The second right under the European Convention that we would refer you to and we have referred you to in writing – and I’ll skip briefly through these because nobody is terribly interested in the law – but these are setting out the standards that most rational people would expect for their patients, for their loved ones, when they go to hospital: a right to freedom from inhuman and degrading treatment and suffering.
We pause there and we will say that you, Chair, will be able to discern what we will characterise as cruel and inhuman treatment of inpatients being seen, for instance, in the Channel 4 Dispatches documentary. We anticipate you will find instances of that sort of treatment being imposed on patients who are vulnerable for all the reasons identified by the House of Lords in the case I’ve just mentioned. Those reasons, that vulnerability, ought to have led to those patients being treated with more sensitivity rather than with less.
There are other aspects that we’ve identified in our written opening and I won’t mention them now, but we move from the European Convention on Human Rights to the Parliamentary Health Ombudsman, who, again, your Counsel to the Inquiry referred us to this morning. He identified in 2019 and before then that patients have the right to be treated with dignity and respect in accordance with their human rights and his report went on to observe that his casework showed an individual’s human rights can be infringed as a matter of poor care. The Ombudsman went on to say, “Patients who use mental health services should be treated with dignity at all times, particularly in times of crisis, when an individual’s illness may compromise their own ability to understand their own actions.
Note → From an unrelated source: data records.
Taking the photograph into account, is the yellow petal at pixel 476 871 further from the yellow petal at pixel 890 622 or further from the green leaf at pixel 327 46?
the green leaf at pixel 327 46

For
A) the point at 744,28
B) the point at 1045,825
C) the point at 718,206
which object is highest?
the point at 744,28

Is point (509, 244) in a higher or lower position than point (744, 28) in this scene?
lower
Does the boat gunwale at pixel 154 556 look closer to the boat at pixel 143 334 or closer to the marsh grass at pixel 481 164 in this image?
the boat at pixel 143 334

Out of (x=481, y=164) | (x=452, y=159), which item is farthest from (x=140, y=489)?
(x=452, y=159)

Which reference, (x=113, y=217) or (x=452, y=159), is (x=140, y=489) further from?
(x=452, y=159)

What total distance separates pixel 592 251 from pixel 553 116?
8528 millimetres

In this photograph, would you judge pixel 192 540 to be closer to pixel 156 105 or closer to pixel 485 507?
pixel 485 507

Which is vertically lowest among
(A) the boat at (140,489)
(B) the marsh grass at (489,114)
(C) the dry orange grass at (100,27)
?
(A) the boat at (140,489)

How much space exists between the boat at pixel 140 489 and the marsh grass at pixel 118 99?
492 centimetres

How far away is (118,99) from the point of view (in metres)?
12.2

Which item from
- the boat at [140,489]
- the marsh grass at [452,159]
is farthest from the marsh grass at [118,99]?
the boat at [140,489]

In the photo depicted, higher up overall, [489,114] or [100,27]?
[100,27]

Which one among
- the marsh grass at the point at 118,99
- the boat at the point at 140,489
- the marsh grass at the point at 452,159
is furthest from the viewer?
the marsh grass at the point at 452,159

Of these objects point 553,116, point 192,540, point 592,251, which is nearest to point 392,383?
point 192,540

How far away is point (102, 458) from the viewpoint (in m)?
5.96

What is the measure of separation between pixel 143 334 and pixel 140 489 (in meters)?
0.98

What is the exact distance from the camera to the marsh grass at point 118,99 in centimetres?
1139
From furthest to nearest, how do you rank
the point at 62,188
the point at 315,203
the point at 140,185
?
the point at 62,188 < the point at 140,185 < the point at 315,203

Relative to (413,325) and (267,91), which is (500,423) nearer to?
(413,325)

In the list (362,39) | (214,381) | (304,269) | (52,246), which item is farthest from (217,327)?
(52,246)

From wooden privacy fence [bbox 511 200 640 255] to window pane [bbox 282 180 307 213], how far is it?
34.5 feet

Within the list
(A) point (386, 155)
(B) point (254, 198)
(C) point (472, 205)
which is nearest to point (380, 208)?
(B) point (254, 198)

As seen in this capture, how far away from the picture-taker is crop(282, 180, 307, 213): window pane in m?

It is vital to the trust we place in mental health services that they protect and respect our human rights when we cannot do so for ourselves [as read]”.
Then we ask what the NHS itself says about the legitimate expectations we have when we go to them as a patient. And there’s a constitution – as you’ll see in our written submissions. Chair, you will know this – there is a constitution to the NHS and it begins as follows:
“The NHS belongs to the people. It is there to improve our health and well-being, supporting us to keep mentally and physically well, to get better when we’re ill [as read].”
It carries on:
“The service is designed to improve, prevent, diagnose and treat both physical and mental health problems with equal regard. It has a duty to each and every individual it serves and it must respect their human rights [as read].”
Yet a further example of the legitimate expectation that my families had in placing their loved ones in the NHS’ hands is Dr Strathdee’s Rapid Review commissioned earlier. Its ministerial foreword, so written by the minister, says:
“Every patient deserves to be treated in an environment where they receive high quality care and are treated with dignity and respect, and their families and carers deserve to be reassured that their loved ones are safe.”
Now, all of that seems blindingly obvious and none of it would have needed to be articulated so explicitly had things not gone so wrong.
We’ve also written that we expect – and I won’t unpick this very much more verbally here and now because everyone will be able to read, Chair, as you have already read, our written opening. It is legitimate to expect a duty of candour, not least because, in October 2014, eight of the regulators of healthcare professionals in the UK, including the General Medical Council and the Nursing and Midwifery Council, identified that all healthcare professionals have a duty of candour. You’ll recall it’s being frank, it’s being honest, it’s being open. It’s not concealing or obscuring.
We say there are two components to this duty and this expectation that my core participants had of placing their loved ones into the hands of the NHS – two components: first, a duty to be open and honest with patients if something goes wrong. There’s advice in those publications on how to apologise. The second component, though, is to be open and honest within the organisation itself so as to encourage a learning culture by reporting adverse incidents that lead to harm as well as near-misses. So our clients are entitled to expect that the complaints and concerns they raised would have been listened to and promptly addressed, and we anticipate – we fear that you will find that this duty of candour has not been adhered to nor has the learning culture been established.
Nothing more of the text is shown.